Hormis l’impôt personnel minimum qui, lui, n’est pas reconnu à la ville, les entités territoriales décentralisées ont une fiscalité propre assise sur des ressources identiques…Les ressources reconnues à la province et aux entités territoriales décentralisées ayant été rappelées, il ne serait pas superflu de noter ici que « les comptes des provinces et ceux des différentes entités territoriales décentralisées sont soumis au contrôle de l’Inspection Générale des Finances et de la Cour des Comptes »40.
39 République Démocratique du Congo et Organisation Internationale de la Francophonie, (2009), op.cit. PP 165- 168
40 Ibid, P. 114
Cela étant, plusieurs débats politiques ont eu lieu au cours des 9 premiers mois de l’année 2007 au sujet des recettes à caractère national et ont débouché sur des arrangements qu’il conviendrait de signaler aussi dans ce travail.

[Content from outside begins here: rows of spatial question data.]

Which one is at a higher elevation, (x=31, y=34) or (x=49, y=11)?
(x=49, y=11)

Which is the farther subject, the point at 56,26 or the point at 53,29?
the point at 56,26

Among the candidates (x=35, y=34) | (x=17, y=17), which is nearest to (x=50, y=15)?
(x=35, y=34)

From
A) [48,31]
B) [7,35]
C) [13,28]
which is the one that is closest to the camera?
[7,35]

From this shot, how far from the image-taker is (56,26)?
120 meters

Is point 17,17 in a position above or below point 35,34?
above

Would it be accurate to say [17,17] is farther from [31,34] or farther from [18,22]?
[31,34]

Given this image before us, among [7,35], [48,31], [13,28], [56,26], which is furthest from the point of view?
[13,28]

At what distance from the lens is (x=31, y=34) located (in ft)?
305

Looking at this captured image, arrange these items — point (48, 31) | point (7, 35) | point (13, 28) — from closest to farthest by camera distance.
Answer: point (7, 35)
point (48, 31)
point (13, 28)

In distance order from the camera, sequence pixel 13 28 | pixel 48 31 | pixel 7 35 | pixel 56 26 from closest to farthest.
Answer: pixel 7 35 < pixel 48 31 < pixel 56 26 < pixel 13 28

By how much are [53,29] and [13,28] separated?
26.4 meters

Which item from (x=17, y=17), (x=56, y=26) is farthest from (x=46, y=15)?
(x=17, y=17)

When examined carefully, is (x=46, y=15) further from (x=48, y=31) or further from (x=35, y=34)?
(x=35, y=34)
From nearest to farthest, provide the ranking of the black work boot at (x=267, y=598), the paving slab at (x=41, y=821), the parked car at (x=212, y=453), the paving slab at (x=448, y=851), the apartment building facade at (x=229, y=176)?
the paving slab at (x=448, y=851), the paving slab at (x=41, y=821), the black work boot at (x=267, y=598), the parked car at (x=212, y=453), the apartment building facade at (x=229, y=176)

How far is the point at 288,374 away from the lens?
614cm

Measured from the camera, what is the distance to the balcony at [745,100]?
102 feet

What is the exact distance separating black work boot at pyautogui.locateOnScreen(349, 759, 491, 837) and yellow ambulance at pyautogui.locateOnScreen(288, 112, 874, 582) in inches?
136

Il s’agit du consensus dégagé par le Forum National sur la Décentralisation qui, à l’initiative du Gouvernement et de la Société Civile, a eu lieu du 3 au 5 octobre 2007 et a réuni plus de 300 délégués représentant le Gouvernement Central, l’Assemblée Nationale, le Sénat, les Assemblées Provinciales, les Gouvernements Provinciaux, la Société Civile, les chefs coutumiers et les partenaires au développement.
En permettant l’approfondissement des analyses pour assurer le transfert de 40% des recettes aux provinces et promouvoir un système financier viable pour les entités territoriales décentralisées, ledit forum a, de manière consensuelle, arrêté ce qui suit :
1° Les recettes jugées attribuables et localisables, c’est-à-dire les recettes réalisées dans chaque province par la Direction Générale des Impôts (DGI) et la Direction Générale des Recettes Administratives, Domaniales et de Participation (DGRAD) seront, après déduction de la rétrocession au personnel de 5% pour la DGI et 10% pour la DGRAD, automatiquement retenues à la source ;
2° Les recettes non identifiables et pas localisables, c’est-à-dire les recettes réalisées par l’Office des Douanes et Accises (OFIDA) et la Direction des Grandes Entreprises (DGE) de la Direction Générale des Impôts, seront, quant à elles, réparties entre les provinces en fonction du poids démographique ;
3° Les recettes pétrolières, en ce qui les concerne, ne seront pas rétrocédées, mais serviront, sur l’insistance du Fonds Monétaire International (FMI) à l’allègement de la dette extérieure, au moins jusqu’à l’atteinte du point d’achèvement des mécanismes de l’initiative PPTE41.
Le consensus ainsi dégagé s’intègre désormais à l’ensemble des textes de base instituant les règles de conduite à suivre et à respecter pour la mise en oeuvre et la réussite de la décentralisation financière en RDC.
Cette régulation bienveillante sous-entend des objectifs à atteindre et des implications d’action pour les différents intervenants.